Data protection and
secure communication

KOSTAL attaches great importance to ensuring that all data generated by monitoring the inverters is stored exclusively in the European Union. The data is stored on servers based on the proven Azure technology. These servers are located in state-of-the-art data centres in the Netherlands and Germany, which comply with strict European data protection laws such as the General Data Protection Regulation (GDPR).

This geographical limitation ensures that data does not travel outside the EU, where less stringent data protection policies may apply. Customers can be confident that their data is secure and legally protected.

No storage of personal data on the devices

One feature of KOSTAL inverters is that no personal data is stored directly on the devices. This conscious decision significantly minimises the risk of data loss or misuse. Even in the unlikely event of physical access to an inverter, no personal information would be jeopardised.

The device merely serves as an interface to transmit relevant operating data to the central servers. There, this data is processed, analysed and made available to the customer in processed form via the solar monitoring portal.

Encrypted communication

Communication between the KOSTAL inverters and the servers is secured by modern encryption technologies. Every software update file provided by KOSTAL is both encrypted and digitally signed. These measures ensure that no unauthorised changes can be made to the files and that only authentic updates are installed on the devices.

Personalised access control

The devices are also equipped with personalised access control. Installers and authorised users receive individual access data to ensure that only authorised persons can make changes to the device parameters. This access data includes:

• An individual "service code" that is issued personalised to the installer.
• A unique "master key", which can only be found on the type plate of the respective inverter.

These multi-level security measures ensure that no unauthorised access is possible, even if an attempt is made to access the devices.

Fending off cyber attacks

KOSTAL's security systems go one step further: the inverter software contains integrated mechanisms that can detect and respond to potentially harmful behaviour. For example, if an unauthorised user attempts to access the web menu of an inverter, the login is automatically blocked after five unsuccessful attempts. This effectively protects the devices against brute force attacks.

Additional protection through EU standards

As a company based in the EU, KOSTAL adheres to strict data protection guidelines and security standards. This includes not only compliance with the GDPR, but also consideration of other relevant standards and guidelines, such as ETSI EN303645 and the Cyber Resilience Act (CRA). These standards promote the secure, transparent and trustworthy use of devices.

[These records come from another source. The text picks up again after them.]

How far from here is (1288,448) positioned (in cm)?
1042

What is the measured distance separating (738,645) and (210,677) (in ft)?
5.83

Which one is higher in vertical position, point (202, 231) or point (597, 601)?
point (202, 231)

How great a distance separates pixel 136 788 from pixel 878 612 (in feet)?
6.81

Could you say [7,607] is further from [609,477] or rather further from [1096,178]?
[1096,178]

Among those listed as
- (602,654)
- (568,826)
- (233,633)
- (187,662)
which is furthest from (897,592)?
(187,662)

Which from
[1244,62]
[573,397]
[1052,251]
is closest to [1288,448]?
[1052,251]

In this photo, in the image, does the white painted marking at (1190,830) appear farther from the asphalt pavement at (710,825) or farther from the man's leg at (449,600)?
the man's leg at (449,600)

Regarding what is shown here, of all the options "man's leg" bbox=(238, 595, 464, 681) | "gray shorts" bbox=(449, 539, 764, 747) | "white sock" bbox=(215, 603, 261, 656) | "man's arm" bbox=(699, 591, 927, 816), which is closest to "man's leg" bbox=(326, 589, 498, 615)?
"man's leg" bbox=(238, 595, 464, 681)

Trust as the basis for a networked future

At KOSTAL, data protection and secure communication are more than just legal requirements - they are a promise to our customers. KOSTAL fulfils its responsibility with state-of-the-art technology, sophisticated security mechanisms and a consistent focus on European data protection standards. This commitment reflects the company's role in providing innovative solutions and taking the protection of customer data into account.

With these measures, KOSTAL is strengthening its customers' trust in a secure and sustainable energy transition. After all, data security is the basis for a networked future.